*ФРАГМЕНТ ДОКУМЕНТА*
Все, конец, и я опять один.

Франц.

19.12.1912

Любимая, сейчас полтретьего, вторую половину дня провел с Максом, осматривая их новое жилище, вечер с семьей, в начале ночи кое-как поработал и только теперь, несколько поздновато, над письмом Тебе, любимая моя девочка, начинается настоящий мой день.

Так это, значит, и есть грустная маленькая машинисточка из Вайсензее? Но она, напротив, бодра, весела и, по-моему, легким сгибом правой коленки только что привела в движение весь – до того несколько чопорный – строй этих до жути христианских девушек. У Тебя были среди них подруги? Скажи кто, и я приму их в сердце свое, даже та устрашающего вида каланча в черном будет мне как родная. Каким же испытующим взглядом Ты смотришь с этой фотографии! Как крепко Твоя соседка справа обняла Тебя за талию, будто и вправду уже точно знает, кого обняла. У Тебя книга в руке, что за книга? Там, в этом Вайсензее, вы, похоже, вкушали все прелести чуть ли не деревенской жизни. Правда, кусты, забор, застекленные двери на заднем плане вид имеют несколько казенный. Как мне хочется знать о Тебе хоть что-то из тех времен, когда Ты имела счастье страдать только от Твоей работы. Что у Тебя была за начальница? Уж Ты-то, наверно, когда та сердилась, не бегала за ней к ее портнихе с розой в руках? И как, кстати, Твоя борьба с секретаршей на Твоей нынешней работе? Чем она завершилась?

*ЗАДАНИЕ 1*
Определите, соответствуют ли письму утверждения (а), (б) и (в). Для каждого ответьте «да» или «нет» и точно процитируйте решающие слова письма: (а) вторую половину дня пишущий провел с Максом; (б) на фотографии у адресатки в руке книга; (в) соседка слева обняла адресатку за талию.
*ЗАДАНИЕ 2*
Продублируйте дословно часть письма. Начните со слов «Все, конец, и» и остановитесь после слов «настоящий мой день.».
Опирайтесь только на текст письма.

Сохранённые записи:
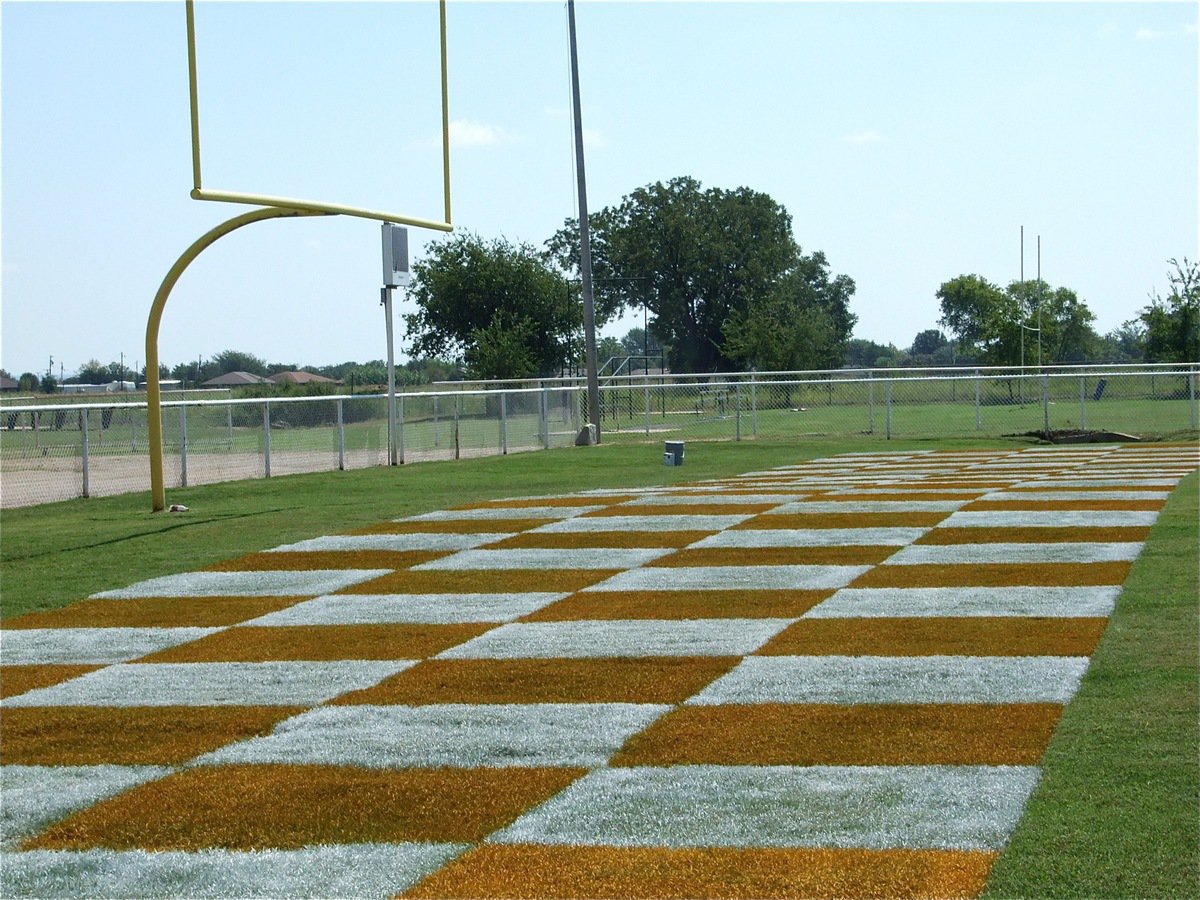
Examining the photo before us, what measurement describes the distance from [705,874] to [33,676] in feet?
15.5

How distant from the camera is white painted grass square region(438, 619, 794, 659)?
26.5ft

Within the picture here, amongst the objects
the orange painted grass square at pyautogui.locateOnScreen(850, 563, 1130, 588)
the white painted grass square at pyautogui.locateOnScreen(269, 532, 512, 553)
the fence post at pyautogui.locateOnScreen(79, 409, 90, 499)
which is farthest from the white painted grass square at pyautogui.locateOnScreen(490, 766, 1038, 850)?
the fence post at pyautogui.locateOnScreen(79, 409, 90, 499)

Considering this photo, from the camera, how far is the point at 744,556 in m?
11.8

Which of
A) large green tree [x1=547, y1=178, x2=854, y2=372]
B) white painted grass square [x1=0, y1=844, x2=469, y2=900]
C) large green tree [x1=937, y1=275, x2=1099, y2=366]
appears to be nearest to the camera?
white painted grass square [x1=0, y1=844, x2=469, y2=900]

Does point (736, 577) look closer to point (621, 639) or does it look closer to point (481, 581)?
point (481, 581)

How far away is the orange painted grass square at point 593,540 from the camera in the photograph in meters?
12.7

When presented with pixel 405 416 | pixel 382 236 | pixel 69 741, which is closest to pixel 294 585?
pixel 69 741

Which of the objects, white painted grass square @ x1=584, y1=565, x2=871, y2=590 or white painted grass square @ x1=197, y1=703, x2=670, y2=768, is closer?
white painted grass square @ x1=197, y1=703, x2=670, y2=768

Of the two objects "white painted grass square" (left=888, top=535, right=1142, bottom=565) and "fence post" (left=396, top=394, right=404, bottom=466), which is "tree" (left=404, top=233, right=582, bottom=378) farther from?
"white painted grass square" (left=888, top=535, right=1142, bottom=565)

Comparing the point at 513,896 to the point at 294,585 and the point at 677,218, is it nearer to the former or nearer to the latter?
the point at 294,585

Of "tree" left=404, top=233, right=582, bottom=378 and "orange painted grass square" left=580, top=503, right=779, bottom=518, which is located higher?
"tree" left=404, top=233, right=582, bottom=378

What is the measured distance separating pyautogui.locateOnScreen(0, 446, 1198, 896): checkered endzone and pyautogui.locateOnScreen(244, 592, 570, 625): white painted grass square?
0.04 meters

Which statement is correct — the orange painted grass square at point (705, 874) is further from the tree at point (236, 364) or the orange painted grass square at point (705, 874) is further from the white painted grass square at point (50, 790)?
the tree at point (236, 364)

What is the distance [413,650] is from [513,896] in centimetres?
395
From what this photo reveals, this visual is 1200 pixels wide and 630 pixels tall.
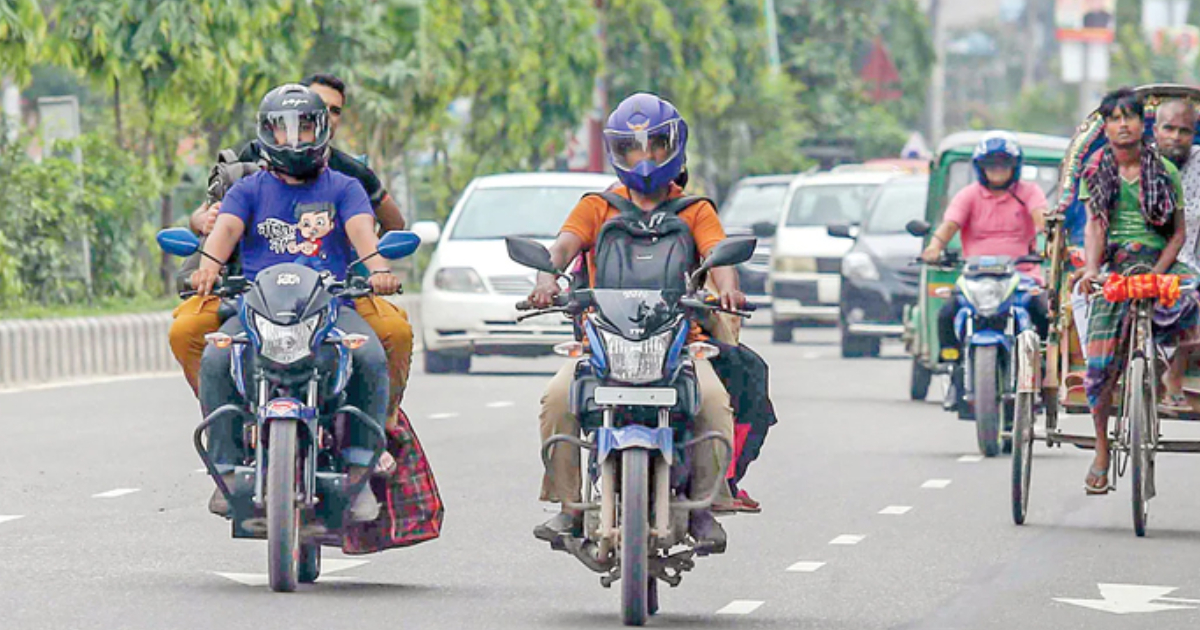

*ОТВЕТ 1*
(а) Да: «вторую половину дня провел с Максом».
(б) Да: «У Тебя книга в руке».
(в) Нет: «Твоя соседка справа обняла Тебя за талию».

*ОТВЕТ 2*
Все, конец, и я опять один.

Франц.

19.12.1912

Любимая, сейчас полтретьего, вторую половину дня провел с Максом, осматривая их новое жилище, вечер с семьей, в начале ночи кое-как поработал и только теперь, несколько поздновато, над письмом Тебе, любимая моя девочка, начинается настоящий мой день.